=== TEXTO DE LEITURA ===
Recrutamento forçado de africanos. Ministro alvo de acusações

by Sérgio Tinga

291 vítimas do “recrutamento militar irregular” pela Rússia são apresentadas como uma estimativa oficial do Estado queniano, incluindo 19 mortos e 32 desaparecidos. Já os serviços de informação quenianos, num relatório a que a Agence France-Presse (AFP) teve acesso, apontam para mais de 1.000 casos e indicam possíveis cumplicidades dentro do Estado.
O nome de Alfred Mutua continua a constar no site oficial da Presidência do Quénia como responsável pelo Ministério do Trabalho e Proteção Social, apesar de referências a possíveis alterações governamentais em diferentes momentos segundo algumas fontes de informação.
=== REGISTOS DE DADOS ===
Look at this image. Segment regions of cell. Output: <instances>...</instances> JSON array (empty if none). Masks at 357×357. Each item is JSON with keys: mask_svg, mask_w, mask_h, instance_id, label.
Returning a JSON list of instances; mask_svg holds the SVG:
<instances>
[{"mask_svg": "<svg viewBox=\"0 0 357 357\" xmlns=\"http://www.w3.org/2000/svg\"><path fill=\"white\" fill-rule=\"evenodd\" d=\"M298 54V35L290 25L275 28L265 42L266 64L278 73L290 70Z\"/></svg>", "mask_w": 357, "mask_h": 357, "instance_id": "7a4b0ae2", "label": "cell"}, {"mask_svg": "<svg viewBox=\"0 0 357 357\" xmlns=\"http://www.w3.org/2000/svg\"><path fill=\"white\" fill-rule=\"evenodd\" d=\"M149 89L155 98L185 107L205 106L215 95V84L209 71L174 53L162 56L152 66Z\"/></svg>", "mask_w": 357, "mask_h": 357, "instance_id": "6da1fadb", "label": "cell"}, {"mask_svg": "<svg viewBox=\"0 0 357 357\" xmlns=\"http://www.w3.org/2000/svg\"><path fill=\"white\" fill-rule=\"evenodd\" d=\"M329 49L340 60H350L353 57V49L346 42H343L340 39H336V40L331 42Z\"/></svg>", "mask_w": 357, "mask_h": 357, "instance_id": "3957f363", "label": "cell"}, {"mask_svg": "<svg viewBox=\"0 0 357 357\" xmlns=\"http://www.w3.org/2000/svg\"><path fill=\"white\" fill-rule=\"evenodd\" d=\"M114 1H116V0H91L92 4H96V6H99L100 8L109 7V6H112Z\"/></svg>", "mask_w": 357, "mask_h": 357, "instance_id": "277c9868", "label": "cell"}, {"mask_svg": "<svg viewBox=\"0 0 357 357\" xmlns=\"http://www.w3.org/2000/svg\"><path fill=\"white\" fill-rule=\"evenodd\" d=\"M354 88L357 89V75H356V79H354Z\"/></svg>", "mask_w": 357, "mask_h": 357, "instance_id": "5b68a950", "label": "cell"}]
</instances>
===
Escreva a continuação do texto sobre o recrutamento forçado de africanos pela Rússia, começando logo após a última frase apresentada.

Em video: “Este meu filho, se estiver morto…o governo deveria fazer um esforço e trazer-me o corpo de volta mesmo que seja para o enterrar, deixem-me enterrá-lo para que eu saiba que enterrei o meu filho.” suplica Josephine Ngoya, mãe de Erastus Mundial.


O ministro dos Negócios Estrageiros, Wycliffe Musalia Mudavadi, contraria as informações divulgadas e fala em adesão voluntária e com pleno conhecimento do recrutamento da Rússia.
O ativista da Vocal Africa, Odhiambo Ojiro, diz que o ministro “Alfred Mutua, tanto enquanto indivíduo como enquanto ministro, é diretamente responsável e deve ser acusado.”